Luminaire bambou
Le bambou est une graminée ligneuse dont la tige creuse se refend en lamelles régulières. Employé dans un luminaire, il ne diffuse pas la lumière : il l'interrompt. Les vides entre les lattes laissent passer le flux, la fibre l'arrête, et ce qui arrive au mur est un motif d'ombres franches plutôt qu'un halo continu.
Une fibre opaque qui découpe le faisceau
La paroi du bambou est trop épaisse pour être traversée par la lumière. Elle reste pourtant claire, et sa teinte blonde renvoie une lueur dorée sur les surfaces proches. Un abat-jour tressé produit donc deux effets en même temps : un faisceau utile qui descend par les ouvertures et une lumière rasante réfléchie par la fibre elle-même, sensiblement plus chaude que la source.
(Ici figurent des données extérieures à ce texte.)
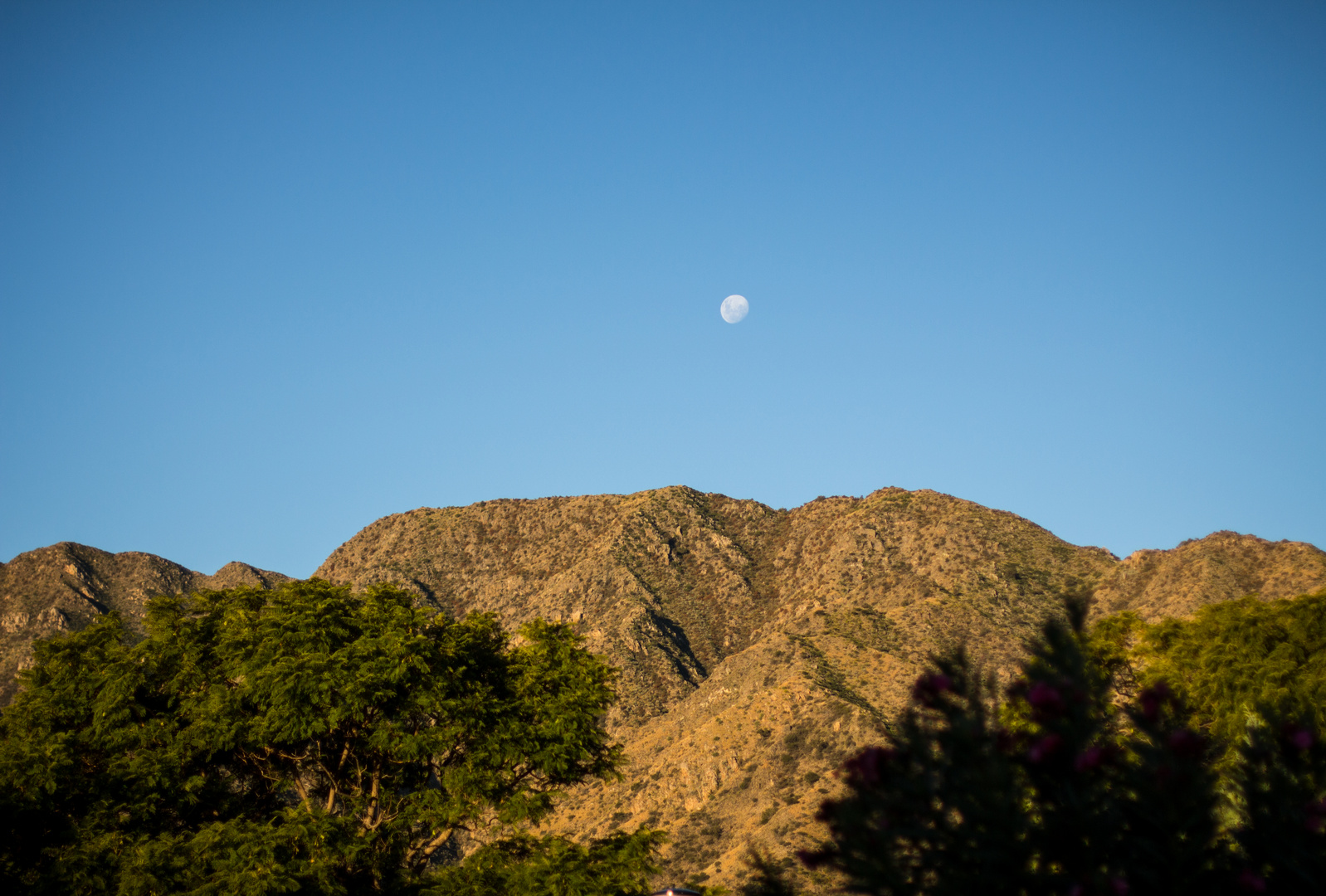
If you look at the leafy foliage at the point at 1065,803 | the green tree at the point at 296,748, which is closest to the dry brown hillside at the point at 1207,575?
the green tree at the point at 296,748

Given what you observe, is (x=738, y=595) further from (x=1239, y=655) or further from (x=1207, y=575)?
(x=1239, y=655)

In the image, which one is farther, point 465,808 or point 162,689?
point 162,689

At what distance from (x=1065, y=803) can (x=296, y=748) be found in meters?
32.7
La densité du tressage commande le reste. Un maillage serré retient l'essentiel du flux et n'éclaire guère au-delà d'un mètre ; un maillage lâche laisse filer des rais nets qui dessinent au plafond et sur les murs. Entre les deux, la plupart des modèles visent une lumière d'ambiance, pas un éclairage de travail. Il faut le savoir avant de suspendre un tel abat-jour au-dessus d'un plan de cuisine.
Fabrication, tenue et vieillissement
Le bambou se cintre à la vapeur et se tresse à la main. De là viennent des écarts d'un exemplaire à l'autre : largeur de lamelle, serrage, régularité du bord. Ces irrégularités sont visibles dès que la lumière est allumée, puisqu'elles se traduisent en ombres. Elles font partie du rendu et ne relèvent pas du défaut.
Avec les années et l'exposition au jour, la fibre fonce légèrement et prend une teinte plus miel. Le bambou craint l'humidité prolongée et les variations fortes d'hygrométrie, qui peuvent ouvrir les fentes du tressage ; un dépoussiérage au pinceau souple suffit à l'entretien. Face au bois massif, plus lourd et plus stable dimensionnellement, il reste très léger, ce qui autorise de grands diamètres sans charger la fixation.
Les pièces où il tient sa place
Le bambou convient aux séjours, aux chambres et aux vérandas, partout où la lumière doit rester douce et où le motif projeté a de la place pour s'étendre. Suspendu bas au-dessus d'une table basse, il pose un cercle d'ombres sur le sol ; monté haut dans une pièce étroite, il éclaire surtout le plafond. Les salles d'eau lui conviennent mal, à cause de l'humidité.
Visuellement, il s'entend avec les enduits clairs, le lin, la terre cuite et le bois brut. Il pèse en revanche sur les intérieurs déjà chargés en textures : associé à un tapis épais et à des murs colorés, l'ensemble sature. Un modèle en rotin tressé plus serré donne un motif plus fin si le volume est petit.
Variations de tressage
Maillage serré
Suspension en bambou tressé serré pour salon
Le flux descend peu et l'objet devient lui-même une source douce. C'est le choix des pièces où l'on cherche une lumière basse et non éblouissante, complétée ailleurs par un éclairage plus direct.
Lattes espacées
Abat-jour en bambou à lattes larges
Les rais traversent et frappent les murs. L'effet est net dans une pièce aux surfaces claires, presque invisible si les murs sont sombres. La hauteur d'accroche règle la taille du motif.
Fibres associées
Luminaire en bambou et fibres naturelles
Le bambou se combine souvent à d'autres végétaux dans un même modèle. Voir l'ensemble des luminaires en matières naturelles aide à situer sa teinte, plus jaune que celle du jonc ou de l'abaca.
Le choix tient donc à une alternative simple : une lumière filtrée avec un dessin d'ombres, ou une nappe uniforme. Le bambou relève franchement du premier cas.